Check it out — thanks to Shujing Ke, we now have a “frequent and surprising pattern miner” for OpenCog, which runs either on a single machine or distributed across multiple machines!
This is a “greedy algorithm” for exhaustively finding patterns in an Atomspace. In the big picture, it’s intended to complement smarter but even-slower non-greedy algorithms.
This obsoletes “Fishgram” which was the previous attempt at OpenCog pattern mining, but was much less scalable and (unlike the current pattern miner) did not use the Atomspace for its internal, incremental pattern-store.
A tutorial with examples is here:
http://wiki.opencog.org/wikihome/index.php/Pattern_Miner
and the code is here
https://github.com/opencog/opencog/tree/master/opencog/learning/PatternMiner
We had to make up some new math for measuring surprisingness
http://wiki.opencog.org/wikihome/index.php/Measuring_Surprisingness
(though the stuff about “coherence” is not in the current code). In practice these new measures seem to work better than using the (closely related, but different) interaction information…
In order to make performance even moderately acceptable, it’s necessary to add a bunch of “filters” to rule out patterns that seem very unlikely to be interesting. To use this as a narrow-AI pattern miner for specific domains, one will probably need to create domain-specific filters. In the current code version this is done in the C++ code. An interesting potential future improvement would be to make the filters be Atoms, and let the filtering be done using the URE OpenCog rule engine. I suppose this would be needed for pattern mining in a real AGI context….
Anyway this is an exciting and major addition to the arsenal of OpenCog tools and I hope others will now take the opportunity to improve it and apply it! Many thanks are due to Shujing; this was a lot of work over a long period of time….

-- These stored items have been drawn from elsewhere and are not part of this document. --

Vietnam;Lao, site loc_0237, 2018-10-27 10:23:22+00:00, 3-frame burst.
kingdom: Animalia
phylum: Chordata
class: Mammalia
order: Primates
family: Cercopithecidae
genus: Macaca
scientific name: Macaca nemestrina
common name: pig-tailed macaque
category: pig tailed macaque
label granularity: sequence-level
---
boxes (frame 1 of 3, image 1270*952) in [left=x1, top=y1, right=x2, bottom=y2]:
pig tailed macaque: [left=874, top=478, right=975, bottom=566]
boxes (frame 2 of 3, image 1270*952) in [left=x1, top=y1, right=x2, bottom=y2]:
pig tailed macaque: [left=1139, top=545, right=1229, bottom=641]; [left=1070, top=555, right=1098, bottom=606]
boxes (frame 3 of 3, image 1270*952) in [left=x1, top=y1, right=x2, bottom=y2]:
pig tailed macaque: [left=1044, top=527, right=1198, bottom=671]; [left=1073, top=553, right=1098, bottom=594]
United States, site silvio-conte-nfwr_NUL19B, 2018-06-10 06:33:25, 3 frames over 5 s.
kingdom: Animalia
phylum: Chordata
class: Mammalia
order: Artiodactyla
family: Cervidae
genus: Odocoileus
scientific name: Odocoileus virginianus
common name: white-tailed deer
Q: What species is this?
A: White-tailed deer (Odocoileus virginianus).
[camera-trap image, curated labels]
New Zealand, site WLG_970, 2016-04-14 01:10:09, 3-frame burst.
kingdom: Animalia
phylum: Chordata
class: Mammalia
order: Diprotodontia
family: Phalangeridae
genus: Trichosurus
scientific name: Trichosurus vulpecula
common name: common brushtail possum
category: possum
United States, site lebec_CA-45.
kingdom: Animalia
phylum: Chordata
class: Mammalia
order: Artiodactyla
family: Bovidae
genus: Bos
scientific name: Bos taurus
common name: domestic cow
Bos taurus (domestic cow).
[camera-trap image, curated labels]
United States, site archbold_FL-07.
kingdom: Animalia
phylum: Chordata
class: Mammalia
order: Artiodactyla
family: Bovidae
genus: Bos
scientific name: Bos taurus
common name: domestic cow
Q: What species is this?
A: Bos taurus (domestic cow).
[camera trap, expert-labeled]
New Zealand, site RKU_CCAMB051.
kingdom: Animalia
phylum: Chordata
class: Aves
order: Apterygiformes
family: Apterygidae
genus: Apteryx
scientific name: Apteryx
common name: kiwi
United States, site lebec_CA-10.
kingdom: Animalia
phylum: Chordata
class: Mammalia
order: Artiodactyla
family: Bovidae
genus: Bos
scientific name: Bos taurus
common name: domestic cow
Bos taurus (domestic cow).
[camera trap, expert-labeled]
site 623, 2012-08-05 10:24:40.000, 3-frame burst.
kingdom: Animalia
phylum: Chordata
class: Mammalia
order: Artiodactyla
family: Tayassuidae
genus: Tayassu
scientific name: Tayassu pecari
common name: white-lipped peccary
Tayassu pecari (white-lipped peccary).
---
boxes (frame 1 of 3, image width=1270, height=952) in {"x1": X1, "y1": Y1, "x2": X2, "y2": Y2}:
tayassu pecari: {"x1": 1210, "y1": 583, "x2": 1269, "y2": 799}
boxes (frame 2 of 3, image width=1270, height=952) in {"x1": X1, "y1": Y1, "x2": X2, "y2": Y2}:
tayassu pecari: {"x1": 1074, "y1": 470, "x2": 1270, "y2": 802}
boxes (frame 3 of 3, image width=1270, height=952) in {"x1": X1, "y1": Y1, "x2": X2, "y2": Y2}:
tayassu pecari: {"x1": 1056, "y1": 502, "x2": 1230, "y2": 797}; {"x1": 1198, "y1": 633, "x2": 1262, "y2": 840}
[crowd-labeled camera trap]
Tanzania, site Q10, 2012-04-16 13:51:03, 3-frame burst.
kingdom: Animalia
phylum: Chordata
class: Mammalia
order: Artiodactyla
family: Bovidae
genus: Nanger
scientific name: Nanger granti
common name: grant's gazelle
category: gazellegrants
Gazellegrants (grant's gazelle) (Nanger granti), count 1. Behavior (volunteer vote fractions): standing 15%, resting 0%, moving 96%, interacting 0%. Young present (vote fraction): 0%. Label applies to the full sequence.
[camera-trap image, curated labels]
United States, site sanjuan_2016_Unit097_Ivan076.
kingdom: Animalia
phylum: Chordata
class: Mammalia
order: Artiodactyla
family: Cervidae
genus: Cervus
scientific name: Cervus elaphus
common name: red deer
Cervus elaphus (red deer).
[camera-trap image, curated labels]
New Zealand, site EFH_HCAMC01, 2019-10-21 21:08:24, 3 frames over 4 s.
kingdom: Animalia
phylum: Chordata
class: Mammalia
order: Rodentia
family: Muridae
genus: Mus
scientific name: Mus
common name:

Currently the documentation consists of code docs plus the Wiki page linked above. Scientific publications describing the underlying theory and some particular applications will be forthcoming “soon”….
It utterly blows me away and suddenly has opened my mind in a significant way to realise that I, after learning C, C++ and Python for little under 6 weeks, understand (at least) the most primitive symbols and structures in the above code, and in that sense, there is nothing included within in it that I might undrestand.
I love computer science!
*might NOT understand. do’h.